The idea of using subword units for MT is highly desirable because it allows us to translate rare words if their subunits are in the training corpus, even when these words themselves are not. This is very useful especially with training of MT systems for low-resource languages. Another advantage to use subword units translation is that it could be applied to non-segmenting languages, e.g. Chinese and Thai. In this case, it can be applied in the training pipeline without the need to introduce a commonly used preprocessing procedure to segment sentences.
The use of byte pair encoding (BPE) in neural MT (NMT), introduced by Sennrich et al. (2016), is the most successful method to allow us to learn these subword units automatically from the parallel corpus. BPE is actually a data compression algorithm which could be used for word segmentation, Gage (1994). The idea is simple: keep the most frequent “segments” (subword units) intact and split others into tokens.
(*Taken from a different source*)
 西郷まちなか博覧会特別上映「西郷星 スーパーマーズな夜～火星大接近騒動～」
BPE itself as used for NMT is deterministic. To improve from that, Provilkov et al. (2019) proposed the BPE-Dropout method, which will “stochastically corrupt the segmentation procedure of BPE” and thus create multiple segmentations. Fig. 1 shows the comparison of BPE and BPE-Dropout with the word “related” as an example. Fig. 1 (a), from top to bottom, presents how segments are merged in each step of the BPE algorithm. Fig. 1 (b) shows the steps using BPE-Dropout, in which the authors introduced the “dropouts” (in red underlines) where their corresponding segments cannot be merged in a specific step.
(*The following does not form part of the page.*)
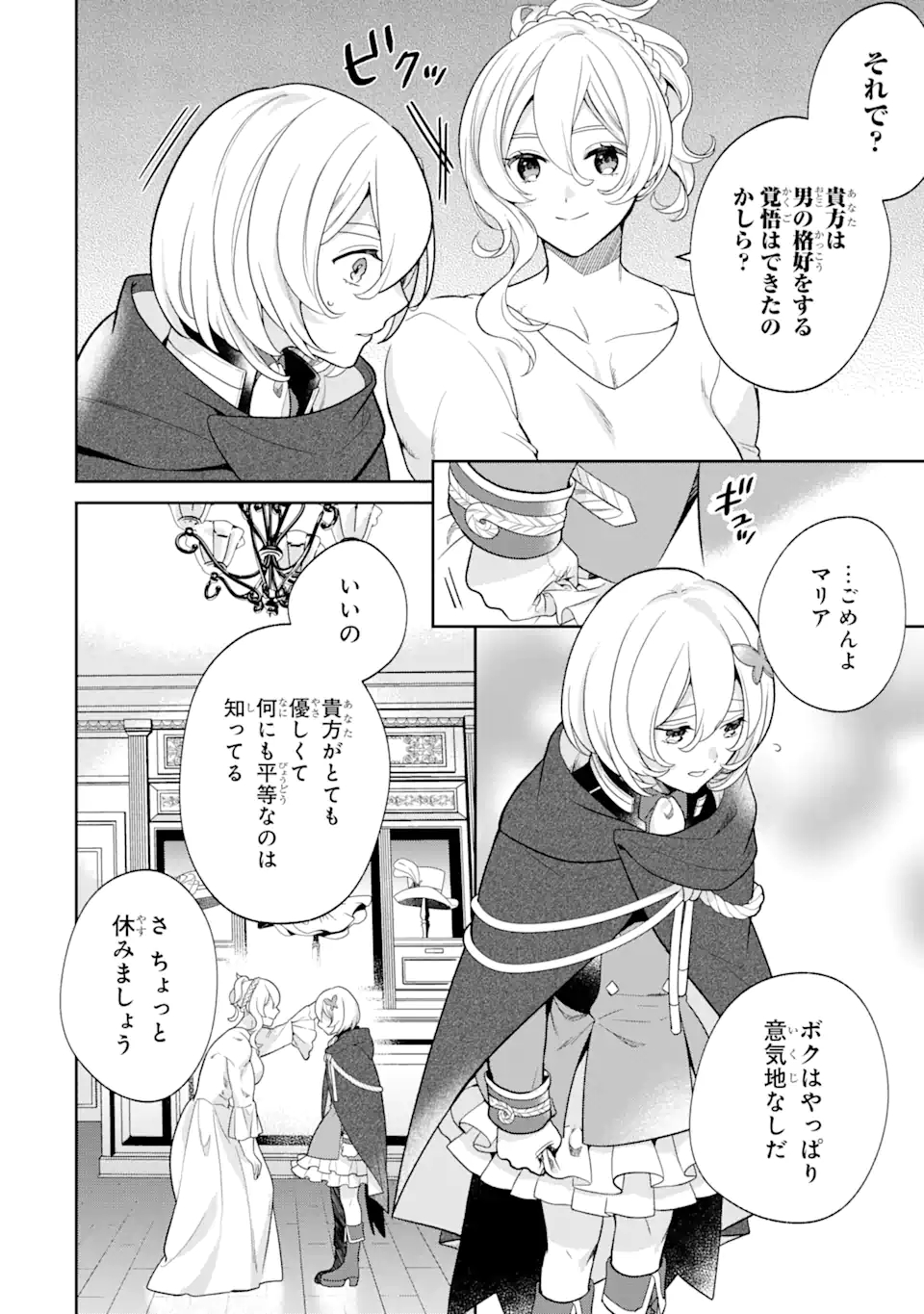 パワー・アントワネット 第2.1話 - Page 12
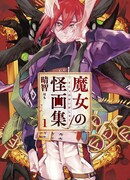 Чудовищные картины ведьмы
Figure 1. Comparison of subword segmentation for word “unrelated” using (a) BPE and (b) BPE-Dropout, excerpted from Provilkov et al. (2019).
Experiments and Results
Using random subsets extractracted from WMT14 English-French corpus, the experimental results show that BPE-Dropout performs the best for all different sizes of training corpora, ranging from 500k to 4M sentence pairs. However, it also shows that the performance is getting very close with larger training corpora. We will need more experiments on large corpora and more languages to better assess the performance gain of BPE-Dropout.
Figure 2. Comparison of performance of BPE and BPE-Dropout, with different training corpora size and vocabulary size, excerpted from Provilkov et al. (2019).
In this post we briefly reviewed the ideas of using subword units for MT. We also talked about the most popular algorithm used for this matter, BPE and the proposed BPE-Dropout, for NMT. The experimental results show that BPE-Dropout performs the best for all different sizes of training corpora. It seems that the difference won’t be much when we have a large corpus. Notably though, it also indicates that BPE-Dropout will be useful for the training of NMT models involving low-resource languages.